My breathing became ragged, but no matter how I inhaled, my lungs refused to accept any air. The world kept spinning and dancing, bright sparks flashing in my vision. I tried to argue as hands pushed on my shoulders to get me to lie down. I didn't want to get any more blood on the furs but my tongue wouldn't work and a crushing stole my ability to so much as think.

Bjarke moved away and my hand flew out to grab him but I only caught air. Dropping my hand to my belly, I rubbed over it, screaming out words of frustration. There was a hardness to my belly that I knew meant Signy was right. My labour had started early. The pup was coming now. But I was right too; it was too soon for him to come out. How would he survive?
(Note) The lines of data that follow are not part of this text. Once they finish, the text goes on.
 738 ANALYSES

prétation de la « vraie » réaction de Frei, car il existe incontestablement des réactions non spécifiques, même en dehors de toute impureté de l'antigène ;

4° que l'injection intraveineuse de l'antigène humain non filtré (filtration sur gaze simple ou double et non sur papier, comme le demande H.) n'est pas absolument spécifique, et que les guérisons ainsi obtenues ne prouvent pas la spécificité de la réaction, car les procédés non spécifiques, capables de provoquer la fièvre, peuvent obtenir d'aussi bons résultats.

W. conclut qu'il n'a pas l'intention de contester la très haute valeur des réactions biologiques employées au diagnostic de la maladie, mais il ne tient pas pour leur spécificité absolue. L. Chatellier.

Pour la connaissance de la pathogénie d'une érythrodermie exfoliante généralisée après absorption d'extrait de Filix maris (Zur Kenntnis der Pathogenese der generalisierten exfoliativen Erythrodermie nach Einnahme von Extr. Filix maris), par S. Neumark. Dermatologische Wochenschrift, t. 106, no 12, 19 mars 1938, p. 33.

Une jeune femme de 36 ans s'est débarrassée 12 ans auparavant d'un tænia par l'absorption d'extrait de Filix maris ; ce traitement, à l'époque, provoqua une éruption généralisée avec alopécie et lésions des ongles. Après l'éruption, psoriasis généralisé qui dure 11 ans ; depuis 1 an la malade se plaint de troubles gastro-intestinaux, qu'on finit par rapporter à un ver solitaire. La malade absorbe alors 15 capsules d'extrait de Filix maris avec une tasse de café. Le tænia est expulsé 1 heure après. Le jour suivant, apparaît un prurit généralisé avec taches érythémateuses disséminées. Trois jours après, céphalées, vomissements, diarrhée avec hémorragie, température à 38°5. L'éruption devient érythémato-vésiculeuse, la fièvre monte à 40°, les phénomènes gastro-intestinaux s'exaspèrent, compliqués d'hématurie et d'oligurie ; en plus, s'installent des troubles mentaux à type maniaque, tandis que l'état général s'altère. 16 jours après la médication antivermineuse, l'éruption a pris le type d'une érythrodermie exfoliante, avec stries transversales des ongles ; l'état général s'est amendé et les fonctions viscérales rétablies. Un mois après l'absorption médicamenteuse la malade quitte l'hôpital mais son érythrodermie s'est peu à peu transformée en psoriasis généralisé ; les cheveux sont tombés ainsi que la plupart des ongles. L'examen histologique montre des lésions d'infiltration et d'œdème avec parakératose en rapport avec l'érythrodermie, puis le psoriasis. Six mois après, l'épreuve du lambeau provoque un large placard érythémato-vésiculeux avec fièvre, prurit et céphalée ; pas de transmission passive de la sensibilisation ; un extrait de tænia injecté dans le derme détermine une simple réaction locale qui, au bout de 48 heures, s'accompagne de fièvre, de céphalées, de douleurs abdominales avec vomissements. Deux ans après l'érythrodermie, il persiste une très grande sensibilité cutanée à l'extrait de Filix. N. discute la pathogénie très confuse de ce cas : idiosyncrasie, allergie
Gritting my teeth together, I felt oddly disconnected during the next contraction. With my mother knelt between my thighs, something Katrin told me came to my thought. Modesty had gone out the window indeed. But what God would be so cruel as to make me go through this now?

"Drink this, my female," my mate urged, reappearing beside me.

His hand cupped the back of my head to tilt it up. Whatever liquid sloshed out of the mug was warm but bitter and I choked as it burnt down my throat. I tried to turn my head away but Bjarke forced me to keep drinking until it was finished.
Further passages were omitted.